Every job I've had in the area, $50k is what we pay people when we allow them to take the plastic protector off the sharp edge of the butter knives in the company kitchen.
Unicorn companies tend to overpay for talent, like paying kitchen workers well above minimum wage. One company spent $25,000 per employee on perks.
It's junior level pay.
Since I'm working on a government IT contract, $50K is the national average. My subcontractor has my job title as Senior System Administrator. I've been trying to getting a cost of living adjustment for $100K per year. But the contracting officer is reluctant to do so since the SF and NYC folks will want a COLA.
Or Uber-driver pay.
Uber drivers make a little more than minimum wage.
http://time.com/money/3678389/uber-drivers-wages/
I know for a fact there are homeless people in the streets bringing home more than that.
During the Great Recession, a panhandler on a particular street corner in San Francisco made $85 per hour.
Seriously dude, it might be worth reevaluating where your career is.
Seriously, dude, your apple and oranages comparisons sucks.
As a software engineer I made that right out of college, and that was 20 years ago.
I've always love it when someone rolls out the CS argument ("kids today make that kind of money right out of college"). Except that I spent eight years in Special Ed (misdiagnosed, of course), never went to high school, and got two associate degrees, A.A. in General Ed (1994) and A.S. in Computer Programming (2007). The only kind of work I can do in the tech industry is digging virtual trenches.

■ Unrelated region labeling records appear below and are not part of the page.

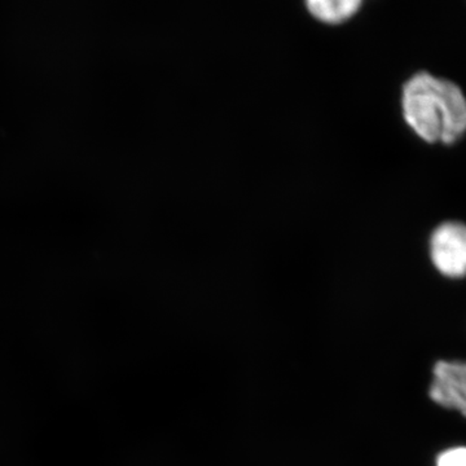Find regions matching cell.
I'll use <instances>...</instances> for the list:
<instances>
[{"label": "cell", "instance_id": "1", "mask_svg": "<svg viewBox=\"0 0 466 466\" xmlns=\"http://www.w3.org/2000/svg\"><path fill=\"white\" fill-rule=\"evenodd\" d=\"M407 124L429 143H455L466 128V101L461 88L428 72L410 76L403 87Z\"/></svg>", "mask_w": 466, "mask_h": 466}, {"label": "cell", "instance_id": "2", "mask_svg": "<svg viewBox=\"0 0 466 466\" xmlns=\"http://www.w3.org/2000/svg\"><path fill=\"white\" fill-rule=\"evenodd\" d=\"M431 257L435 268L451 279L464 276L466 269V231L458 222L443 223L431 238Z\"/></svg>", "mask_w": 466, "mask_h": 466}, {"label": "cell", "instance_id": "5", "mask_svg": "<svg viewBox=\"0 0 466 466\" xmlns=\"http://www.w3.org/2000/svg\"><path fill=\"white\" fill-rule=\"evenodd\" d=\"M437 466H466L464 447H453L438 455Z\"/></svg>", "mask_w": 466, "mask_h": 466}, {"label": "cell", "instance_id": "3", "mask_svg": "<svg viewBox=\"0 0 466 466\" xmlns=\"http://www.w3.org/2000/svg\"><path fill=\"white\" fill-rule=\"evenodd\" d=\"M429 397L438 406L459 410L465 415L466 370L462 361L440 360L435 363Z\"/></svg>", "mask_w": 466, "mask_h": 466}, {"label": "cell", "instance_id": "4", "mask_svg": "<svg viewBox=\"0 0 466 466\" xmlns=\"http://www.w3.org/2000/svg\"><path fill=\"white\" fill-rule=\"evenodd\" d=\"M360 0H309V12L325 23H339L351 17L360 7Z\"/></svg>", "mask_w": 466, "mask_h": 466}]
</instances>
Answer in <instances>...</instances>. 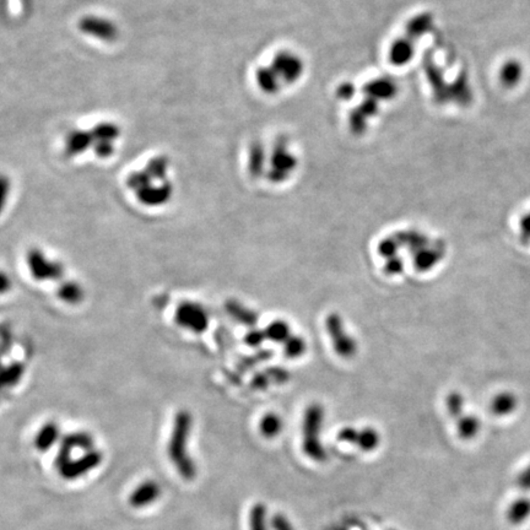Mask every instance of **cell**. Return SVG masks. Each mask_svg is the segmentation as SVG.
Here are the masks:
<instances>
[{
    "instance_id": "16",
    "label": "cell",
    "mask_w": 530,
    "mask_h": 530,
    "mask_svg": "<svg viewBox=\"0 0 530 530\" xmlns=\"http://www.w3.org/2000/svg\"><path fill=\"white\" fill-rule=\"evenodd\" d=\"M57 295L63 302L68 305H78L83 300V287L74 281L63 282L58 287Z\"/></svg>"
},
{
    "instance_id": "13",
    "label": "cell",
    "mask_w": 530,
    "mask_h": 530,
    "mask_svg": "<svg viewBox=\"0 0 530 530\" xmlns=\"http://www.w3.org/2000/svg\"><path fill=\"white\" fill-rule=\"evenodd\" d=\"M523 77V65L518 61H508L504 63L499 72V80L504 88H515L520 83Z\"/></svg>"
},
{
    "instance_id": "15",
    "label": "cell",
    "mask_w": 530,
    "mask_h": 530,
    "mask_svg": "<svg viewBox=\"0 0 530 530\" xmlns=\"http://www.w3.org/2000/svg\"><path fill=\"white\" fill-rule=\"evenodd\" d=\"M61 442L68 444L72 449H79L83 453L90 452L94 449V437L86 432H74L63 437Z\"/></svg>"
},
{
    "instance_id": "11",
    "label": "cell",
    "mask_w": 530,
    "mask_h": 530,
    "mask_svg": "<svg viewBox=\"0 0 530 530\" xmlns=\"http://www.w3.org/2000/svg\"><path fill=\"white\" fill-rule=\"evenodd\" d=\"M61 438V430L56 422H47L37 432L35 437V447L40 452H47Z\"/></svg>"
},
{
    "instance_id": "14",
    "label": "cell",
    "mask_w": 530,
    "mask_h": 530,
    "mask_svg": "<svg viewBox=\"0 0 530 530\" xmlns=\"http://www.w3.org/2000/svg\"><path fill=\"white\" fill-rule=\"evenodd\" d=\"M25 374V366L21 362H14L0 369V390L13 388L20 383Z\"/></svg>"
},
{
    "instance_id": "21",
    "label": "cell",
    "mask_w": 530,
    "mask_h": 530,
    "mask_svg": "<svg viewBox=\"0 0 530 530\" xmlns=\"http://www.w3.org/2000/svg\"><path fill=\"white\" fill-rule=\"evenodd\" d=\"M356 444L366 452L374 451V448H377V446L380 444V436L372 428H366L358 435Z\"/></svg>"
},
{
    "instance_id": "22",
    "label": "cell",
    "mask_w": 530,
    "mask_h": 530,
    "mask_svg": "<svg viewBox=\"0 0 530 530\" xmlns=\"http://www.w3.org/2000/svg\"><path fill=\"white\" fill-rule=\"evenodd\" d=\"M13 344H14V337H13L10 327L6 324L0 326V369L4 367L3 358L10 351Z\"/></svg>"
},
{
    "instance_id": "24",
    "label": "cell",
    "mask_w": 530,
    "mask_h": 530,
    "mask_svg": "<svg viewBox=\"0 0 530 530\" xmlns=\"http://www.w3.org/2000/svg\"><path fill=\"white\" fill-rule=\"evenodd\" d=\"M479 428H480V424H479L478 419H475V417H465V419L460 420L459 425H458L459 436L463 437L464 440H470V438L476 436Z\"/></svg>"
},
{
    "instance_id": "25",
    "label": "cell",
    "mask_w": 530,
    "mask_h": 530,
    "mask_svg": "<svg viewBox=\"0 0 530 530\" xmlns=\"http://www.w3.org/2000/svg\"><path fill=\"white\" fill-rule=\"evenodd\" d=\"M515 405V401L511 395H499L497 401L494 403V411L499 415H504L513 410Z\"/></svg>"
},
{
    "instance_id": "18",
    "label": "cell",
    "mask_w": 530,
    "mask_h": 530,
    "mask_svg": "<svg viewBox=\"0 0 530 530\" xmlns=\"http://www.w3.org/2000/svg\"><path fill=\"white\" fill-rule=\"evenodd\" d=\"M168 165L170 160L166 156L154 157L146 165L145 171L152 179H159V181H165L166 179L167 171H168Z\"/></svg>"
},
{
    "instance_id": "1",
    "label": "cell",
    "mask_w": 530,
    "mask_h": 530,
    "mask_svg": "<svg viewBox=\"0 0 530 530\" xmlns=\"http://www.w3.org/2000/svg\"><path fill=\"white\" fill-rule=\"evenodd\" d=\"M192 422V416L188 411H179L175 417L168 442V457L175 465L177 473L184 480H193L197 475V467L188 452Z\"/></svg>"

Today I am easily making 3x that (not counting my 12% yearly bonus), and I am in Utah.
You must feel really bad that kids make that kind of money right out of college.
You are some kind of terrible or just plain complacent. Neither should be held in high regard.
Does your comment have a point that makes sense?
That title reads like a real estate ad to get Millennials to move there.
Obviously you are free to not want a family. Just as others are free to want a family.
What makes you think I have a choice about having a family?
You are screwed if everybody doesn't want a family though, so luckily there are others willing to earn more money than you (relative to their cost of living location) and have children to prop up our economic system that relies on growth.
We're all screwed in 2030 when the baby boomers are retired and outnumber workers (tax base), Social Security/Medicare will consume two-thirds of the federal budget, and taxes will have to go way up to pay for everything else.
That's funny, since 1466/month on 50000/year is into the "can't afford" range [...]
I'm not sure why some would consider that the "can't afford" range. At $50K per year, I'm putting 20% away in savings.